# QUOTED PASSAGE:

Finally, he shows Rita the marble sculpture he’s made of her, understanding that he was no longer driven by a wish for her to love him, but instead a desire to make her happy. She sees the statue, clutches his hand, and they walk off together.
Then the film would have cut to the clock radio on the morning of February 3rd.
The Original Rug Pull
Which is where Rubin would have pulled the twist. For as Phil and Rita walk along the street, Phil would have declared his love – and Rita would have rejected it. The film’s voiceover would have switched to her, and she would declare that she doesn’t love Phil, and that “I’m not ready to love anybody.”
And in fact, now it’s Rita stuck in a time loop of her own.
Given that Rubin admitted he never originally intended the film to be a romantic comedy, that may well have fitted too. Had the film progressed as an indie project, that may well have been the darker ending we’d have got – and the film may well have been talked about as much as a consequence!
Development
Why did it all change? That’d be down to the influence and work of the late Harold Ramis. Rubin wanted an original story, Columbia wanted a big comedy, Ramis wanted – and ultimately got – both. It was he who asked Columbia to option the screenplay, and after several meetings, Rubin rewrote his draft. Ramis zeroed in on the love story element, and bring the characters of Rita and Phil in some degree of tandem.

# DATASET EXCERPT:
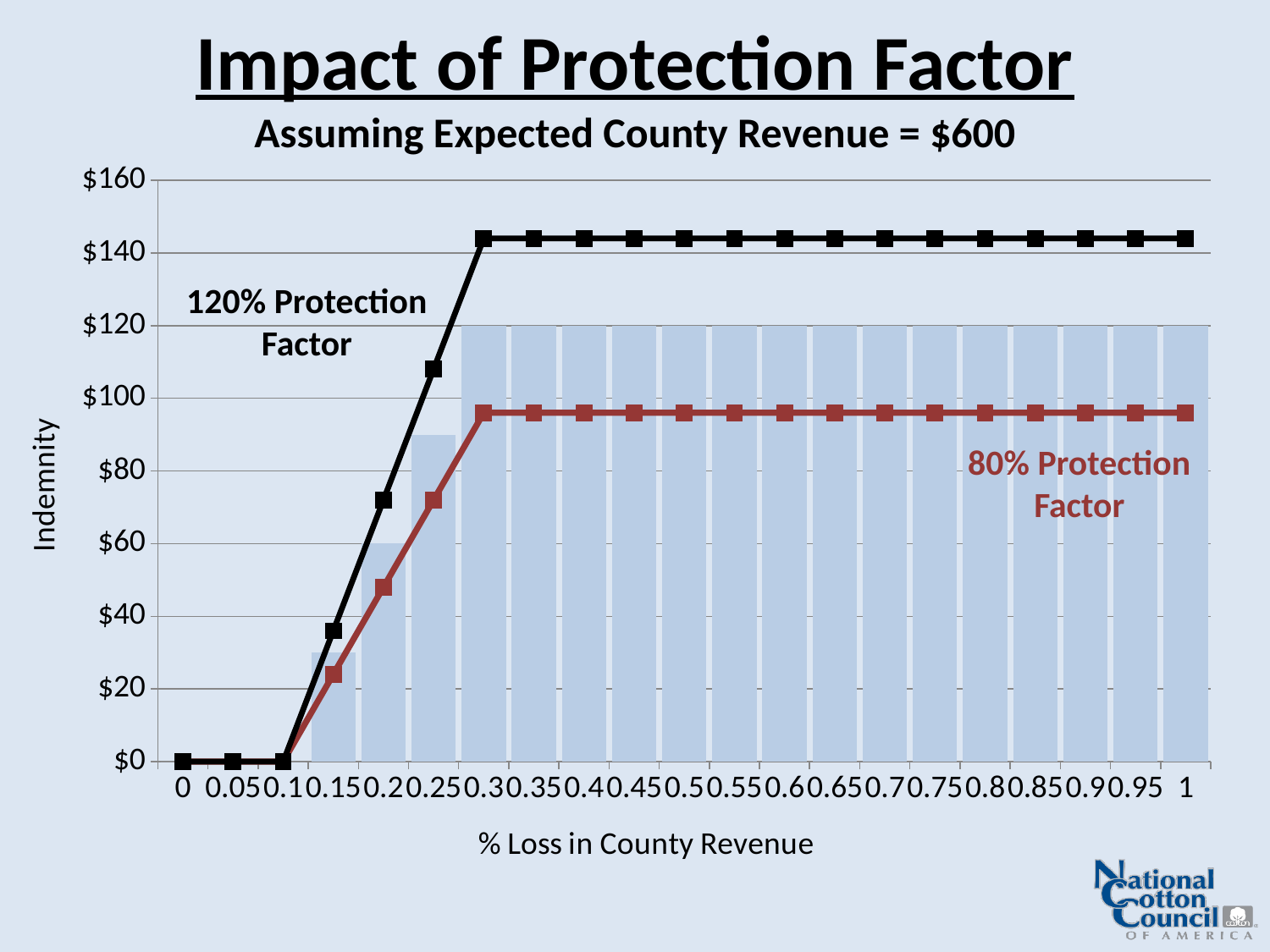
Does the 120% Protection Factor line rise or fall between a loss of 0.1 and a loss of 0.3? rise What is the title of the chart? Impact of Protection Factor What kind of chart is shown on the slide? combination bar and line chart What is the indemnity for the 120% Protection Factor line at a 0 loss in county revenue? $0 Which line reaches the higher plateau, the 120% Protection Factor or the 80% Protection Factor? 120% Protection Factor Is the value for the 120% Protection Factor line at a loss of 1 greater or less than $120? greater At a loss of 0.2, which line is higher, the 120% Protection Factor or the 80% Protection Factor? 120% Protection Factor Is the value for the 80% Protection Factor line at a loss of 0.5 greater or less than $80? greater How many points are marked along the x axis from 0 to 1? 21 What is the indemnity for the 80% Protection Factor line at a 0.05 loss in county revenue? $0 Is the value for the 120% Protection Factor line at a loss of 0.15 greater or less than $40? less What is the label of the x axis? % Loss in County Revenue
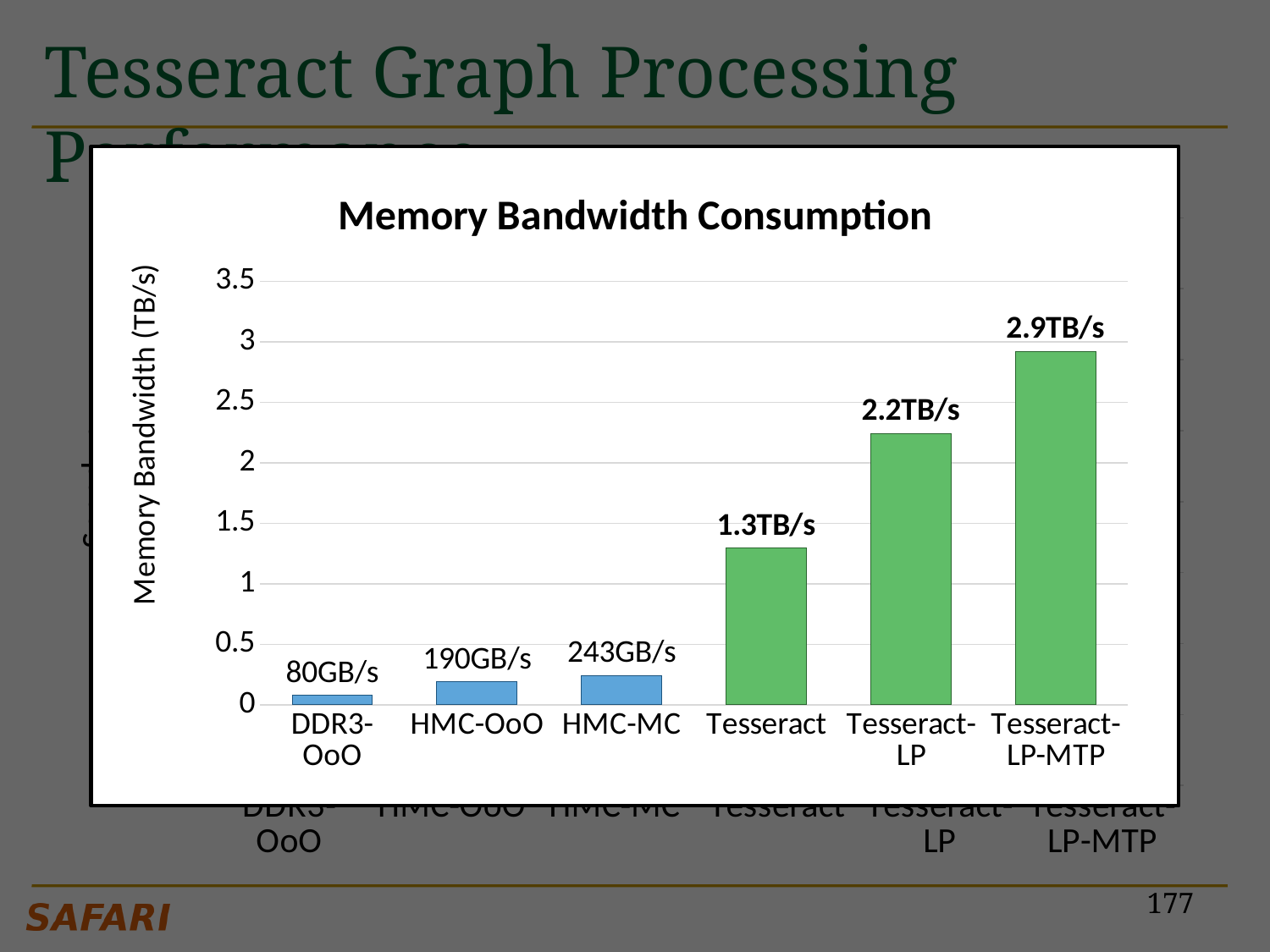
Which configuration has the lowest memory bandwidth consumption? DDR3-OoO What is the difference in memory bandwidth consumption between HMC-MC and HMC-OoO? 53GB/s What is the memory bandwidth consumption for Tesseract? 1.3TB/s What is the memory bandwidth consumption for DDR3-OoO? 80GB/s What is the memory bandwidth consumption for HMC-MC? 243GB/s Which configuration has the highest memory bandwidth consumption? Tesseract-LP-MTP How many configurations are shown on the x axis of the chart? 6 Is the value for Tesseract-LP greater or less than 2 TB/s? greater What is the difference in memory bandwidth consumption between Tesseract-LP-MTP and Tesseract-LP? 0.7TB/s What is the memory bandwidth consumption for Tesseract-LP-MTP? 2.9TB/s Which has higher memory bandwidth consumption, HMC-OoO or Tesseract? Tesseract What type of chart is used to show Memory Bandwidth Consumption? bar chart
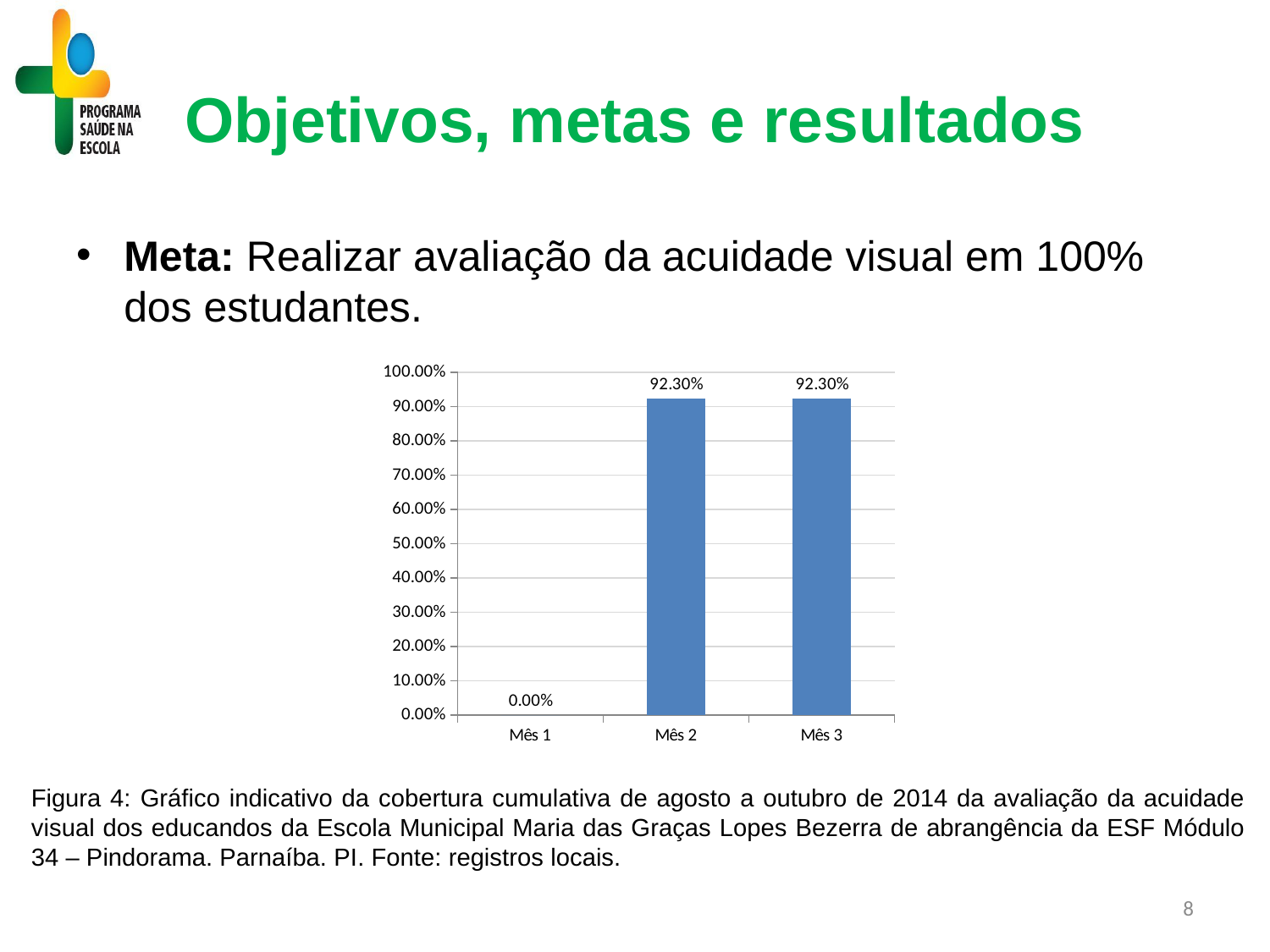
Is the value for Mês 3 greater or less than 50.00%? greater What is the highest value shown on the y axis? 100.00% Which is larger, the value for Mês 1 or the value for Mês 2? Mês 2 What is the value for Mês 1? 0.00% Do the values rise or fall from Mês 1 to Mês 2? rise Which category has the lowest value? Mês 1 What colour are the bars in the chart? blue What is the value for Mês 2? 92.30% What kind of chart is shown on the slide? bar chart How many categories are shown on the x axis? 3 What is the difference between the values for Mês 2 and Mês 1? 92.30% What is the value for Mês 3? 92.30%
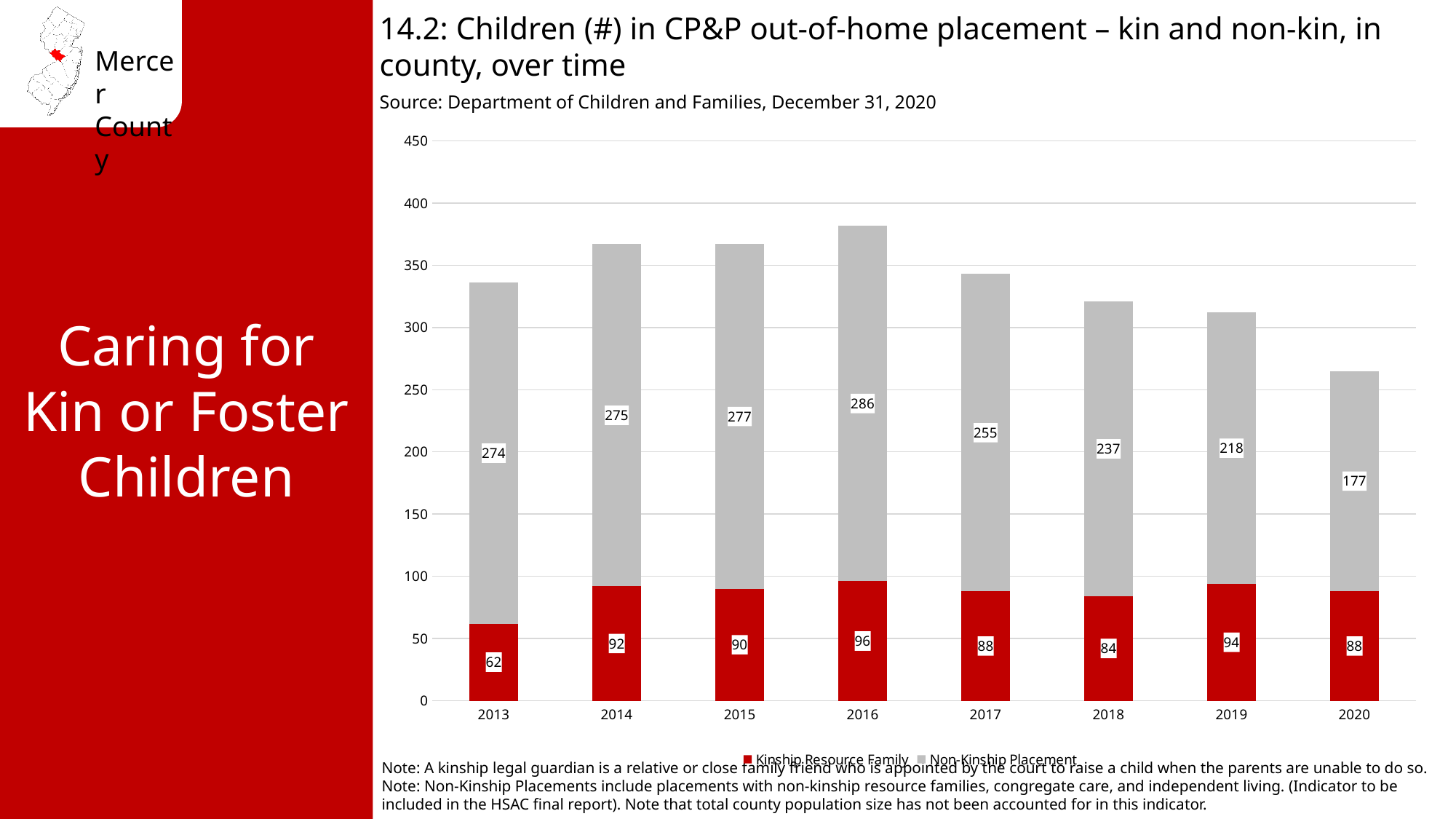
Which year has the highest Non-Kinship Placement value? 2016 Which year has the lowest Kinship Resource Family value? 2013 What is the value for Non-Kinship Placement in 2013? 274 How many series does the legend list? 2 What is the value for Kinship Resource Family in 2016? 96 What is the value for Non-Kinship Placement in 2020? 177 What kind of chart is shown on the slide? Stacked bar chart What is the difference between the Non-Kinship Placement values in 2016 and 2020? 109 What is the total of the stacked bar for 2016? 382 What is the total of the stacked bar for 2020? 265 Which is larger, the Kinship Resource Family value in 2019 or in 2018? 2019 How many years are shown on the x axis? 8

# APPLY WHAT YOU READ:
- 1) List every person or character named in the film passage.
- 2) Pick up the film passage after its last sentence and keep writing.
The lines have no connection to the film passage.

# ANSWERS TO EACH TASK:
- 1) Rita, Phil, Rubin, Harold Ramis

- 2)
Lots of development time, too, was spent discussing just what caused Phil to be caught in the same day. Rubin had always avoided trying to explain this, but wary of Columbia wanted detail on it, Ramis and Rubin tried to come up with something. It’s unclear if they ever did.
In the end, Rubin delivered his fresh draft on February 2, 1991, that Ramis then took away and rewrote (the pair share screenwriting credit on the final picture). It was off the back of Ramis’ draft that Bill Murray signed on in the lead role.
Murray and Ramis then worked through the script again, tailoring it more for Murray. Rubin was then brought in again to work with Murray too, to put together another draft.
Even just one month before production was set to begin, multiple pages and versions were flying around. Ramis was keen to keep the story within the ballpark of the one Columbia had greenlit, while Rubin and Murray were polishing and polishing, going in turn a little back to the core of Rubin’s original idea.
The final shooting script eventually came down to Ramis and Rubin then going through all the material, dividing up the final writing tasks, editing one another, before Ramis locked himself away for a day or two to lock down the final version. And while Murray would improvise during production (the line he speaks to Ned – “I don’t know where you’re headed, but can you call in sick?” – is one of his), that final script was very much the foundation of the story. With the exception of a few scenes that were written, but never shot as they were deemed unnecessary (praying in church, winning bets in a pool hall for instance).
Even given the tonal differences, it’s interesting to see how much of Rubin’s original story made it into the final film in some form (Connors always got the chance to show off his Jeopardy skills!). And how the idea never veered from the eureka moment that set Rubin off in the first place.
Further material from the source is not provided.